Unmanned Aerial Systems: Air Force Should Take Additional Steps to Improve Aircrew Staffing and Support
(Source: Government Accountability Office (GAO); issued June 25, 2020)
This GAO graphic shows that while the US Air Force has a requirement for about 2,700 UAV pilots, it has only about 1,200 assigned pilots that actually fly missions, less than 50% of the required number. (GAO graphic)
The Air Force does not have enough pilots and sensor operators to meet its staffing targets for its unmanned aircraft—also called remotely piloted aircraft (RPA). It also does not track its overall progress in accessing and retaining enough RPA personnel needed to implement its combat-to-dwell policy, which is intended to balance RPA units' time spent in combat with non-combat activities.

Officials stated that to fully implement combat-to-dwell the Air Force needs to access and retain more RPA personnel because since fiscal year 2016 it has had fewer RPA personnel than authorized (see figure for RPA sensor operator example).

The Air Force has provided financial incentives to address retention of RPA personnel, but it does not yet have enough historical data to help predict RPA pilot retention trends going forward given the newness of the career field. Officials additionally expressed specific concerns about sensor operator retention particularly due to the possibility of lucrative private-sector jobs.

Further, the Air Force does not have a comprehensive metric (or set of metrics) to know whether its accession and retention efforts are on track to generate the additional RPA personnel needed to implement its combat-to-dwell policy by 2024. Without a metric (or set of metrics), it is unclear whether any adjustments are needed to meet its implementation timeframes.

The Air Force has not fully identified the number of RPA pilot and sensor operator instructor positions needed at its formal training unit and since 2016 has experienced instructor staffing shortages.

Specifically, the number of instructor positions required is understated because they are based on a 2009 program of instruction with 49 training days while the current program of instruction is 83 training days. Moreover, since fiscal year 2016, the formal training unit has had fewer assigned instructors than authorized positions even though those numbers of instructor positions are underestimates of actual needs.

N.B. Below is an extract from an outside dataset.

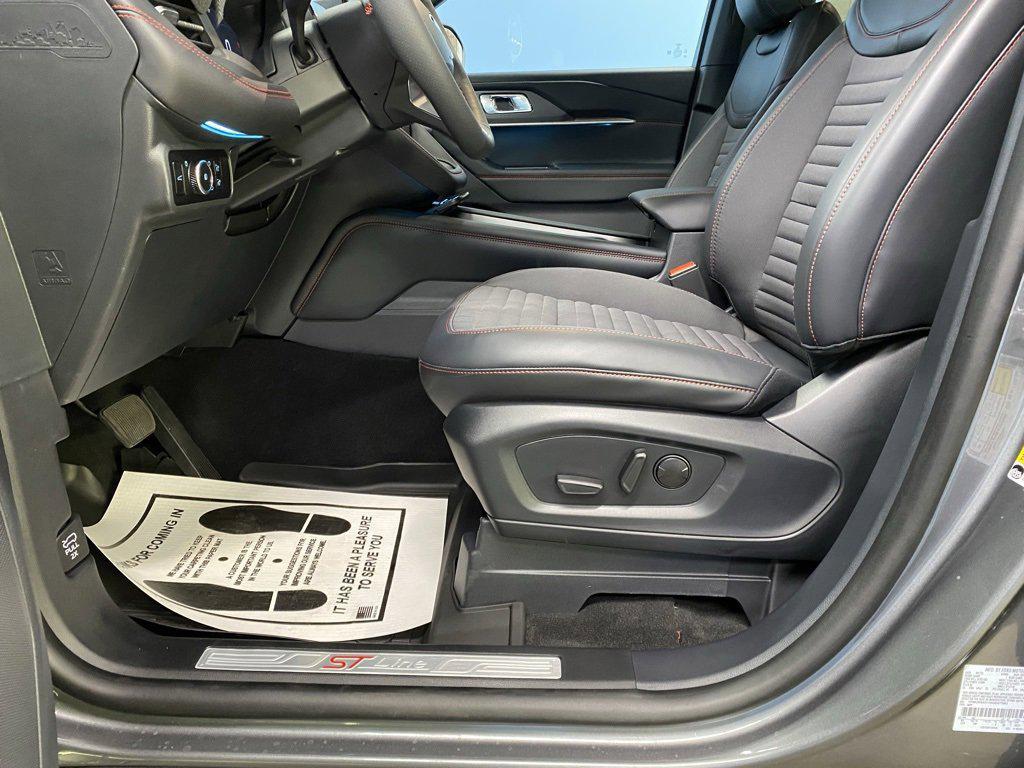 new 2025 Ford Explorer car, priced at $50,308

To help address the effect of the instructor gap, officials temporarily reduced the length of training. Without updated information to inform the number of required instructors, the Air Force does not know the correct number of instructor positions necessary to train RPA aircrews to be ready to complete their mission.

Why GAO Did This Study

High demand and constant combat operations have created challenges for Air Force RPA pilots and sensor operators who conduct missions across the world. In January 2017, the Air Force approved a combat-to-dwell policy to better balance RPA units' time in combat with non-combat activities. It plans to fully implement the policy in 2024.

Senate Report 115-262 included a provision that GAO review ongoing challenges in the Air Force RPA community. This report assesses, among other things, the extent to which the Air Force (1) met overall RPA pilot and sensor operator staffing targets and tracked its progress in implementing its combat-to-dwell policy and (2) identified and met instructor staffing levels at its RPA formal training unit.

GAO analyzed selected Air Force accession, retention, and instructor staffing data; held non-generalizable focus groups at three RPA military bases; and interviewed officials at various levels of the RPA enterprise.

What GAO Recommends

GAO recommends that the Air Force establish a comprehensive metric (or set of metrics) to track the progress of its efforts to access and retain enough RPA personnel needed to implement its combat-to-dwell policy, and update the number of required RPA instructor positions. The Air Force partially concurred with the first recommendation and concurred with the second one. GAO continues to believe the first recommendation is valid, as discussed in the report.